# [Activity]
Each line from the one containing "genus: Alcelaphus" through the last line of the records below is to be set down exactly; the rest stays out.

# [Records]

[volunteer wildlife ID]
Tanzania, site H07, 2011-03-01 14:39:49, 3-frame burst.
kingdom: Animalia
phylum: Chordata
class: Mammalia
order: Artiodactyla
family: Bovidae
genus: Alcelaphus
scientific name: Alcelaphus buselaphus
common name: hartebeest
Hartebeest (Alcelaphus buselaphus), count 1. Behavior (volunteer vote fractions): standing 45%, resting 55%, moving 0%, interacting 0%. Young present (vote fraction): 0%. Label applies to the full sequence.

# [Response below]
genus: Alcelaphus
scientific name: Alcelaphus buselaphus
common name: hartebeest
Hartebeest (Alcelaphus buselaphus), count 1. Behavior (volunteer vote fractions): standing 45%, resting 55%, moving 0%, interacting 0%. Young present (vote fraction): 0%. Label applies to the full sequence.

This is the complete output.